▶ _Work order_
Copy every row below word for word, leaving the pictures out of your answer.

::::::

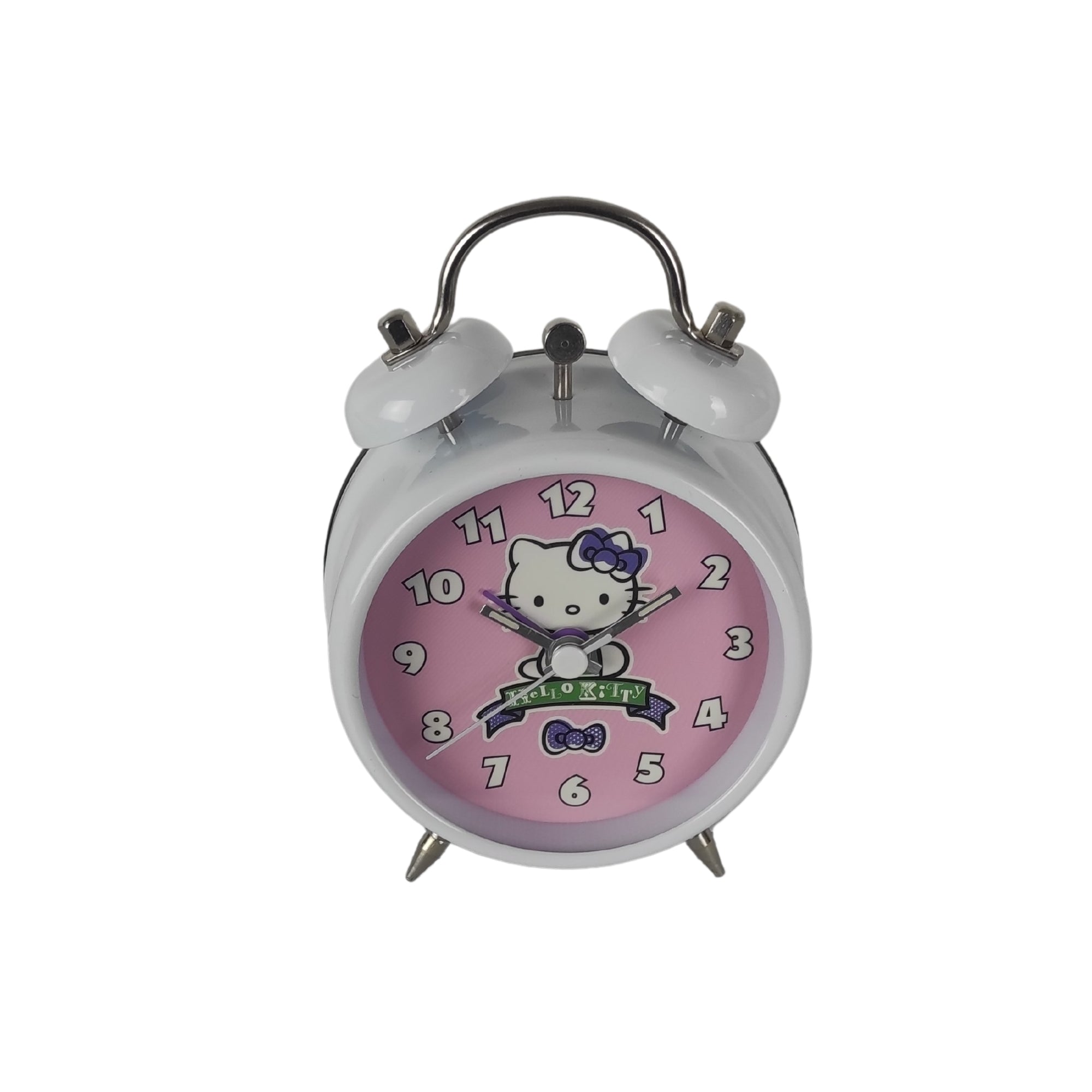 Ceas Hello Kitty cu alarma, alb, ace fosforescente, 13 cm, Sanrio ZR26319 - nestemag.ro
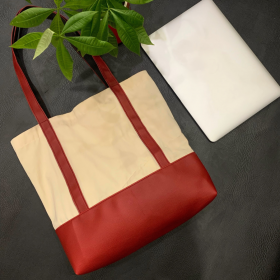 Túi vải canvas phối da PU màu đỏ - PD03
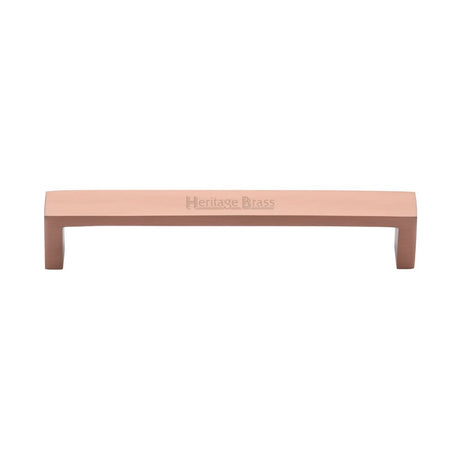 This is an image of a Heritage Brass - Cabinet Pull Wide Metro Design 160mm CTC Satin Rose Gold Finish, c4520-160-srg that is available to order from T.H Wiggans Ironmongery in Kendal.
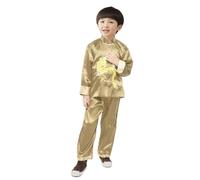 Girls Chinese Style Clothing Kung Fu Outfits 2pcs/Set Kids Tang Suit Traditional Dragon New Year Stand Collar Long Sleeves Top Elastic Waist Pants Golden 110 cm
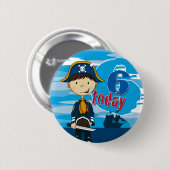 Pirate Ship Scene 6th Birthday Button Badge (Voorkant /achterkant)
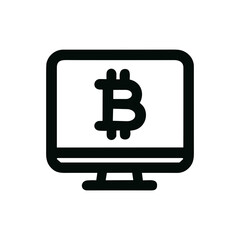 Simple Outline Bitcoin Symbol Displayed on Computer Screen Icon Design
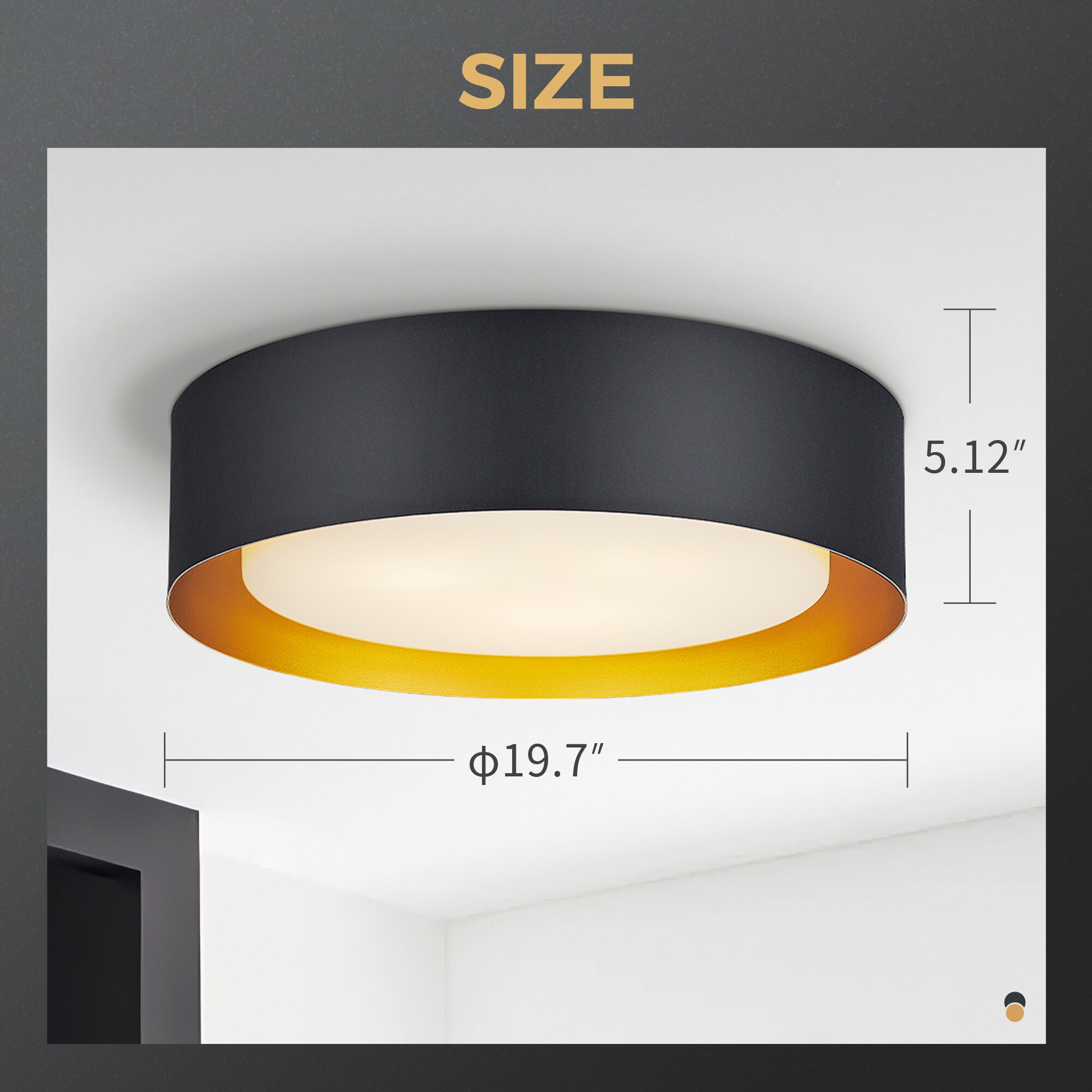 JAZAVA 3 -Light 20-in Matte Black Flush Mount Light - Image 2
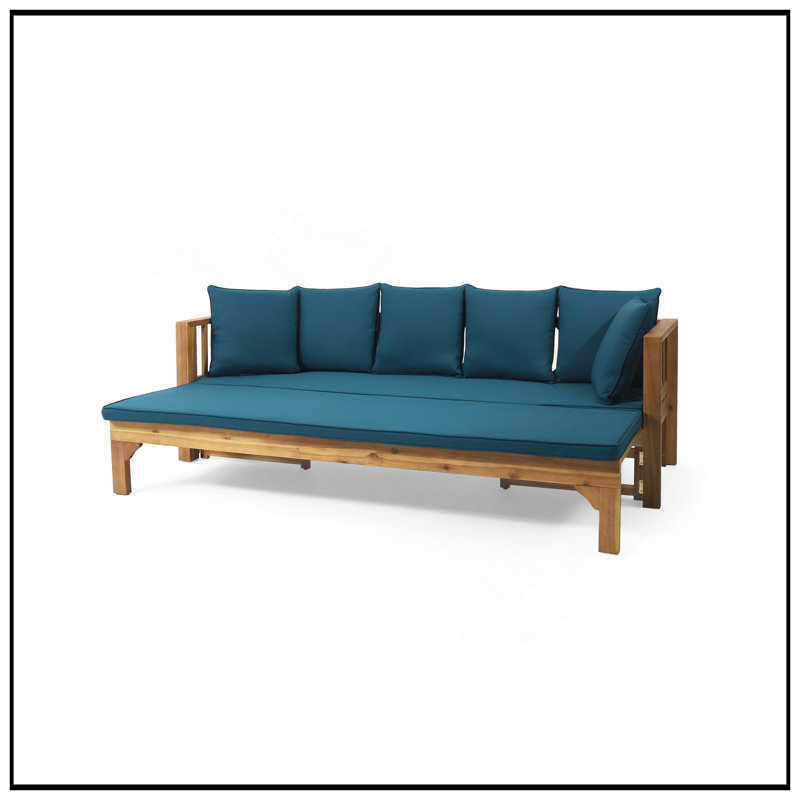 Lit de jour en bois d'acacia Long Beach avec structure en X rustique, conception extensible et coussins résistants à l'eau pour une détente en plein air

::::::

▶ _The answer_
 Ceas Hello Kitty cu alarma, alb, ace fosforescente, 13 cm, Sanrio ZR26319 - nestemag.ro
 Túi vải canvas phối da PU màu đỏ - PD03
 This is an image of a Heritage Brass - Cabinet Pull Wide Metro Design 160mm CTC Satin Rose Gold Finish, c4520-160-srg that is available to order from T.H Wiggans Ironmongery in Kendal.
 Girls Chinese Style Clothing Kung Fu Outfits 2pcs/Set Kids Tang Suit Traditional Dragon New Year Stand Collar Long Sleeves Top Elastic Waist Pants Golden 110 cm
 Pirate Ship Scene 6th Birthday Button Badge (Voorkant /achterkant)
 Simple Outline Bitcoin Symbol Displayed on Computer Screen Icon Design
 JAZAVA 3 -Light 20-in Matte Black Flush Mount Light - Image 2
 Lit de jour en bois d'acacia Long Beach avec structure en X rustique, conception extensible et coussins résistants à l'eau pour une détente en plein air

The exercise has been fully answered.